Cash flow to stockholders is defined as:
A. cash flow from assets plus cash flow to creditors.
B. operating cash flow minus cash flow to creditors.
C. dividends paid plus the change in retained earnings.
D. dividends paid minus net new equity raised.
E. net income minus the addition to retained earnings.
D. dividends paid minus net new equity raised.
Which one of the following is an intangible fixed asset?
A. Inventory B. Machinery C. Copyright D. Account receivable E. Building
C. Copyright
Production equipment is classified as:
A. a net working capital item. B. a current liability. C. a current asset. D. a tangible fixed asset. E. an intangible fixed asset.
D. a tangible fixed asset.
Net working capital includes:
A. a land purchase. B. an invoice from a supplier. C. non-cash expenses. D. fixed asset depreciation. E. the balance due on a 15-year mortgage.
B. an invoice from a supplier.
Over the past year, a firm decreased its current assets and increased its current liabilities. As a result, the firm’s net working capital:
A. had to increase.
B. had to decrease.
C. remained constant.
D. could have either increased, decreased, or remained constant.
E. was unaffected as the changes occurred in the firm’s current accounts.
B. had to decrease.
Net working capital increases when:
A. fixed assets are purchased for cash. B. inventory is purchased on credit. C. inventory is sold at cost. D. a credit customer pays for his or her purchase. E. inventory is sold at a profit.

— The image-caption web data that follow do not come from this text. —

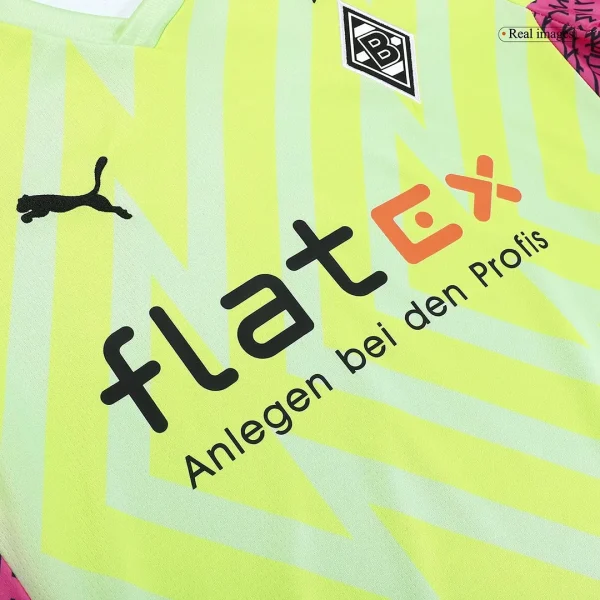 23-24 Borussia M?nchengladbach Goalkeeper Jersey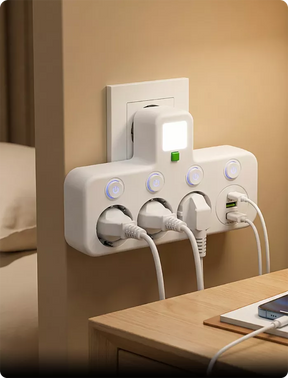 FusionPlug - Smart Energy Station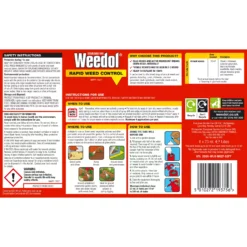 Weedol Rapid Concentrated Weed Killer 0.17L, Pack Of 6 -Gardens and Outdoor weedol rapid concentrated weed killer 0 17l pack of 65010272193756 04c bq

E. inventory is sold at a profit.
Shareholders’ equity is equal to:
A. total assets plus total liabilities.
B. net fixed assets minus total liabilities.

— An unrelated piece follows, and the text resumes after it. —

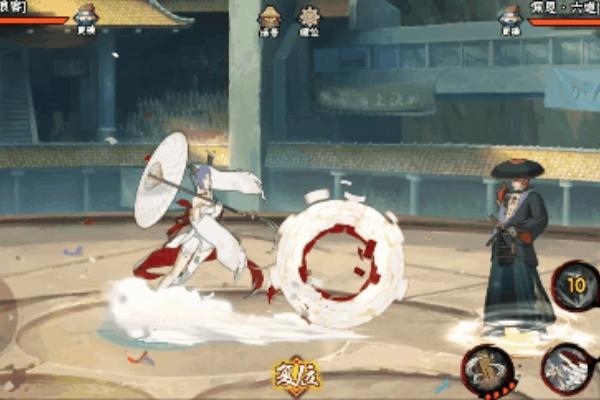 火影忍者手游漂泊小南连招技巧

C. net fixed assets minus long-term debt plus net working capital.
D. net working capital plus total assets.
E. total assets minus net working capital.
C. net fixed assets minus long-term debt plus net working capital.
Paid-in surplus is classified as:
A. owners’ equity. B. net working capital. C. a current asset. D. a cash expense. E. long-term debt.
A. owners’ equity.
Shareholders’ equity is best defined as:
A. the residual value of a firm. B. positive net working capital. C. the net liquidity of a firm. D. cash inflows minus cash outflows. E. the cumulative profits of a firm over time.
A. the residual value of a firm.
All else held constant, the book value of owners’ equity will decrease when:
A. the market value of inventory increases.
B. dividends exceed net income for a period.
C. cash is used to pay an accounts payable.
D. a long-term debt is repaid.
E. taxable income increases.
B. dividends exceed net income for a period.
Net working capital decreases when:
A. a new 3-year loan is obtained with the proceeds used to purchase inventory.
B. a credit customer pays his or her bill in full.
C. depreciation increases.
D. a long-term debt is used to finance a fixed asset purchase.
E. a dividend is paid to current shareholders.
E. a dividend is paid to current shareholders.
A firm’s liquidity level decreases when:
A. inventory is purchased with cash. B. inventory is sold on credit. C. inventory is sold for cash. D. an account receivable is collected. E. proceeds from a long-term loan are received.
A. inventory is purchased with cash.
Highly liquid assets:
A. increase the probability a firm will face financial distress.
B. appear on the right side of a balance sheet.
C. generally produce a high rate of return.
D. can be sold quickly at close to full value.
E. include all intangible assets.
D. can be sold quickly at close to full value.
Financial leverage:
A. increases as the net working capital increases.
B. is equal to the market value of a firm divided by the firm’s book value.
C. is inversely related to the level of debt.
D. is the ratio of a firm’s revenues to its fixed expenses.
E. increases the potential return to the stockholders.
E. increases the potential return to the stockholders.